> Liste des tâches
(1) Dans le texte sur le Transsibérien, relevez les pays que l’auteur compare à la Russie pour la densité de voie ferrée, chacun avec son chiffre en km par km².
(2) Poursuivez le texte sur les trains du Transsibérien à partir de l’endroit où il s’arrête.

> Texte source
-=-=-=-=-

Les trains du Transsibérien, trains de toutes les Russies.

(Note de l’auteur : cet article a été écrit en 2021, donc bien avant l’agression russe contre l’Ukraine).

Les trains ont toujours été, pour les Russes, le seul moyen de lutter contre leurs deux plus anciens ennemis : la neige et la distance. Certes, elles ont parfois été des alliées en temps de guerre, mais il est tout aussi vrai qu’elles ont toujours gêné le développement économique du pays, avec des interminables routes boueuses en été et enneigées pendant les immenses hivers. Mais les tsars épris de progrès à l’européenne veulent construire un réseau ferré, car le chemin de fer ne craint ni l’une ni l’autre. Dorsale de ce réseau, la ligne du Transsibérien, incontestablement, prend la dimension d’une légende et d’un mythe.

Un train sur la ligne du Transsibérien. Musée de Khabarovsk.

Le train au cœur de l’âme russe.

Avec le train des grandes scènes d’Anna Karénine ou du Docteur Jivago, la gare d’Astapovo où Tolstoï meurt, celle de Leningrad où Lénine arrive à bord de son célèbre train, le train est une partie prenante de la culture russe. En dépit de ce goût pour le chemin de fer, la Russie est en retard au début de notre siècle. Cet immense empire de 22 434 392 km², dont un peu plus de 5 515 054 km² sont en Europe, ne compte que 0,14 km de voie ferrée par km². La Russie d’Europe atteint encore à peine 0,52 km : le chiffre est moins désastreux dans la mesure où cette partie de l’empire possède la presque totalité du réseau russe, mais que dire de cela quand on sait que, à la même époque, la Belgique compte 17 km/km², l’Angleterre 10,3, l’Allemagne 7,9 ou la France 7.

La décision de 1890.

-=-=-=-=-

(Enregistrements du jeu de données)
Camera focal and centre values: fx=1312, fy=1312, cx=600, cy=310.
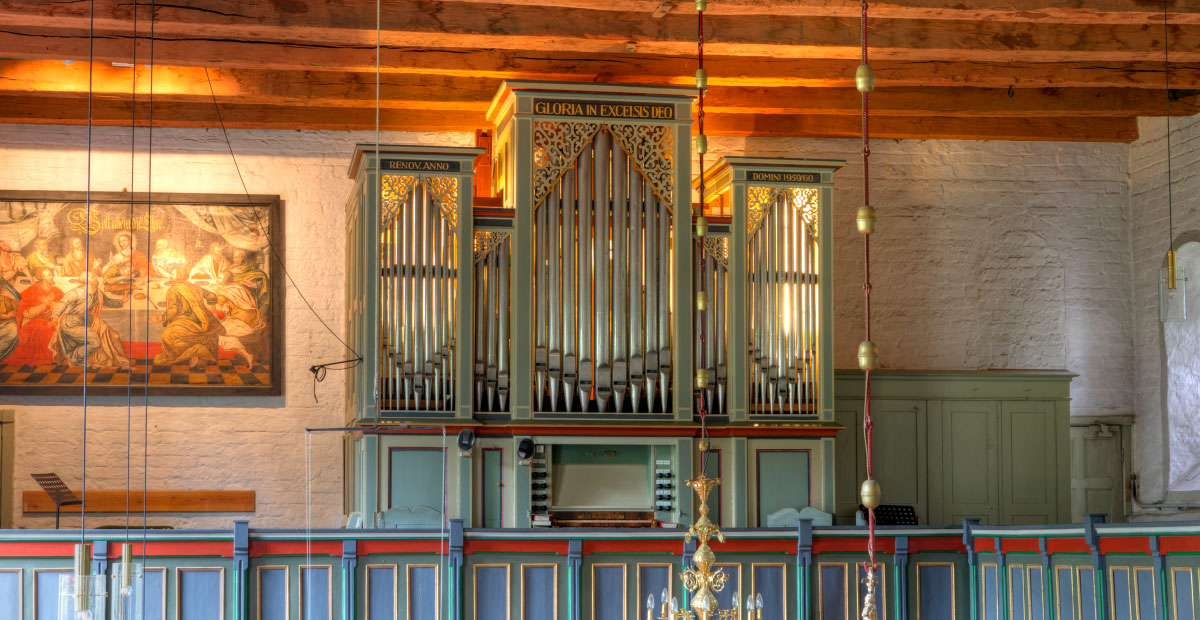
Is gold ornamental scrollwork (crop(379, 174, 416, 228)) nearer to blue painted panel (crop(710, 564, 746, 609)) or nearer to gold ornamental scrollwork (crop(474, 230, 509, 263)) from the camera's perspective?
gold ornamental scrollwork (crop(474, 230, 509, 263))

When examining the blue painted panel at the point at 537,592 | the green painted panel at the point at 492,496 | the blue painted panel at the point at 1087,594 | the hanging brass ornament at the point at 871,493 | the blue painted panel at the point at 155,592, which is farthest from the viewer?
the green painted panel at the point at 492,496

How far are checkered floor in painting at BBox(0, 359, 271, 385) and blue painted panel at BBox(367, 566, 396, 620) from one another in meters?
2.83

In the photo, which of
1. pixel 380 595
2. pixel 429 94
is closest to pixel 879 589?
pixel 380 595

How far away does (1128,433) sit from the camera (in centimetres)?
1252

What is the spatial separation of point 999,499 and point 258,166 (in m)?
7.29

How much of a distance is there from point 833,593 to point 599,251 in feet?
10.3

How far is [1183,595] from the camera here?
8453 millimetres

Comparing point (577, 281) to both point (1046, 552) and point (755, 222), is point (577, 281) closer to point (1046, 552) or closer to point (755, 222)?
point (755, 222)

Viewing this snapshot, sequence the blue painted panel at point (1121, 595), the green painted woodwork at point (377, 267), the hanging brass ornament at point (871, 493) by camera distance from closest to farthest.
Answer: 1. the hanging brass ornament at point (871, 493)
2. the blue painted panel at point (1121, 595)
3. the green painted woodwork at point (377, 267)

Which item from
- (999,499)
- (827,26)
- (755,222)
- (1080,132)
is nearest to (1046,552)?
(999,499)

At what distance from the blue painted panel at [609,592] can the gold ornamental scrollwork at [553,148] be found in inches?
116

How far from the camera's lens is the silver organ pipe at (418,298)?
991 centimetres

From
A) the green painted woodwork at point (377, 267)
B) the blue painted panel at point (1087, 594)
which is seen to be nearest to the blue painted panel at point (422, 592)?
the green painted woodwork at point (377, 267)

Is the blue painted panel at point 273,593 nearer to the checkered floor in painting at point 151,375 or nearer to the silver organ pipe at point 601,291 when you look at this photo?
the silver organ pipe at point 601,291
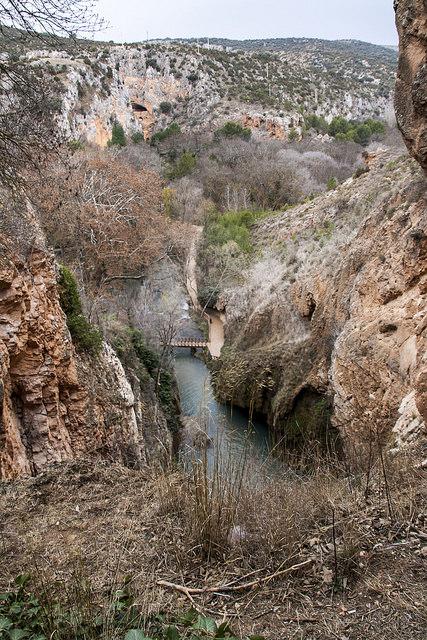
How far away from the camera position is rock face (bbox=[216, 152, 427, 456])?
9000 mm

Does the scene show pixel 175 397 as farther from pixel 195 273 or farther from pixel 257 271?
pixel 195 273

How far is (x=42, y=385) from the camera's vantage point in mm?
7395

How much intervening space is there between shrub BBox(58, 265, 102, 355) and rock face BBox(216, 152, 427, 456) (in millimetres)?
3290

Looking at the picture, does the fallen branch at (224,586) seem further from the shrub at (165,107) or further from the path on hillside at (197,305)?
the shrub at (165,107)

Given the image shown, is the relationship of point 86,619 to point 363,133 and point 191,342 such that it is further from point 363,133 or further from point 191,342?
point 363,133

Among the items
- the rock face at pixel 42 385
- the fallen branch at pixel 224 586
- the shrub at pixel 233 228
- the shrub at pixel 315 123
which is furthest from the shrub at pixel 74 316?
the shrub at pixel 315 123

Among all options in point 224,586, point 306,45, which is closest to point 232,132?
point 224,586

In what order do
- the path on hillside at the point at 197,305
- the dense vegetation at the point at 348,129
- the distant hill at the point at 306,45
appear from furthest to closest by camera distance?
the distant hill at the point at 306,45
the dense vegetation at the point at 348,129
the path on hillside at the point at 197,305

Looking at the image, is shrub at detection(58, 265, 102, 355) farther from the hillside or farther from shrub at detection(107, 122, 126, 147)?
shrub at detection(107, 122, 126, 147)

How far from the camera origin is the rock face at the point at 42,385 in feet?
21.7

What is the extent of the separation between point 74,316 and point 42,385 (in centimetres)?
251

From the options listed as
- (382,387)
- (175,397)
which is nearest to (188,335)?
(175,397)

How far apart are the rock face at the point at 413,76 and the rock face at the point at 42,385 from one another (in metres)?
6.24

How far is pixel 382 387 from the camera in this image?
403 inches
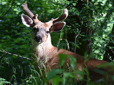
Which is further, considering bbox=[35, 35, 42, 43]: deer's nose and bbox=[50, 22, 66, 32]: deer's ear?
bbox=[50, 22, 66, 32]: deer's ear

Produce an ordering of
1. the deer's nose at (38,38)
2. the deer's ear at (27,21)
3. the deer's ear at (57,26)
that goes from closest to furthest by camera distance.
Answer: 1. the deer's nose at (38,38)
2. the deer's ear at (57,26)
3. the deer's ear at (27,21)

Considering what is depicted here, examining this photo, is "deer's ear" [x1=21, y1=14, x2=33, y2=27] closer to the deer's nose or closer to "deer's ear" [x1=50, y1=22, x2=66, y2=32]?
"deer's ear" [x1=50, y1=22, x2=66, y2=32]

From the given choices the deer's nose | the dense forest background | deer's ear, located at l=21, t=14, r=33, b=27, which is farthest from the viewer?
deer's ear, located at l=21, t=14, r=33, b=27

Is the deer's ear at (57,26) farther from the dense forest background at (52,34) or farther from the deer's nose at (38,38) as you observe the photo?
the deer's nose at (38,38)

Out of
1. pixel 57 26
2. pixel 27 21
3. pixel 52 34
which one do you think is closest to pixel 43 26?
pixel 57 26

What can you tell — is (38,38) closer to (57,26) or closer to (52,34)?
(57,26)

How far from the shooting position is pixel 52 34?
6.53 meters

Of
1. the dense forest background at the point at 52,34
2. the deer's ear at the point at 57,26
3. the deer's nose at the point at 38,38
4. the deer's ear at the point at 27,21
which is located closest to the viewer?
the deer's nose at the point at 38,38

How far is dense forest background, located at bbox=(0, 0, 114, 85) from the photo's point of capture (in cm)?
517

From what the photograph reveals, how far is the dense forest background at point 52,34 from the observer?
17.0ft

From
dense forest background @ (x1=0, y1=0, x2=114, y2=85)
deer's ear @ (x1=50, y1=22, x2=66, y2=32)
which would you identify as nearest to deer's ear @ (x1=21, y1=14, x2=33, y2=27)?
deer's ear @ (x1=50, y1=22, x2=66, y2=32)

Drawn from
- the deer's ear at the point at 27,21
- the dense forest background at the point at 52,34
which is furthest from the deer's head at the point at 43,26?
the dense forest background at the point at 52,34

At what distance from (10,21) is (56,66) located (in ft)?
10.7

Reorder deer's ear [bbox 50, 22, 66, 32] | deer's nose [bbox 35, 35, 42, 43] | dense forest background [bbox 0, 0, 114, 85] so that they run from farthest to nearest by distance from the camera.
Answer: deer's ear [bbox 50, 22, 66, 32] < dense forest background [bbox 0, 0, 114, 85] < deer's nose [bbox 35, 35, 42, 43]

-=-=-=-=-

> Réponses attendues
(1)
- Belgique : 17 km/km²
- Angleterre : 10,3 km/km²
- Allemagne : 7,9 km/km²
- France : 7 km/km²

(2)
Cette année-là, le Tsar Alexandre III prend enfin la décision de construire la ligne dite du Transsibérien, non seulement pour accélérer le développement de la Sibérie, mais aussi pour amener plus rapidement ses troupes sur un front de l’est que la crainte d’une guerre avec le Japon laisse entrevoir. Les travaux sont estimés à 130.495.580 roubles, mais la note finale dépassera 600 millions de roubles ! Le tracé adopté est celui qui suit le 55e parallèle en traversant la zone à la fois la plus peuplée et la plus riche de la Sibérie. La construction de la ligne est entreprise en 1891 et simultanément à ses deux extrémités, Vladivostok et Tcheliabinsk. En 1900, soit neuf années après le démarrage des travaux, 5400 km sont posés, soit une moyenne de 600 km par an. Mais la progression a été très lente : le Tsar, pour des raisons d’économie, a vidé les prisons et les bagnes pour trouver des ouvriers à bon compte, mais ceux-ci, peu motivés, font lentement un très mauvais travail. Il faudra bien mettre le prix pour embaucher des ouvriers spécialisés et des ingénieurs européens, et mettre à contribution le savoir-faire des grands pays industrialisés pour fournir les locomotives.

Gare de Kamichet, sur le Transsibérien. Le style est celui des anciennes gares russes de l’époque des Tsars.
Un aiguilleur et son abri, lors des débuts du Transsibérien.
Emigrants en voyage sur le Transsibérien vers 1920.
Gare standard pour villes importantes sur le Transsibérien vers 1910.
Inspection des voies sur le Transsibérien à l’époque de sa construction vers 1892. Noter la signalisation très primitive sur la droite du cliché. Doc. Autochrome Lumière, Library of Congress.USA.
Gare de Borodino en 1907 Doc. Autochrome Lumière. Library of Congress. USA
Gare d’Irkoutsk, sur le Transsibérien, vers 1905.
Gare d’Omsk, sur le Transsibérien, vers 1905.

Au début du siècle : un voyage encore très lent sur une ligne inachevée.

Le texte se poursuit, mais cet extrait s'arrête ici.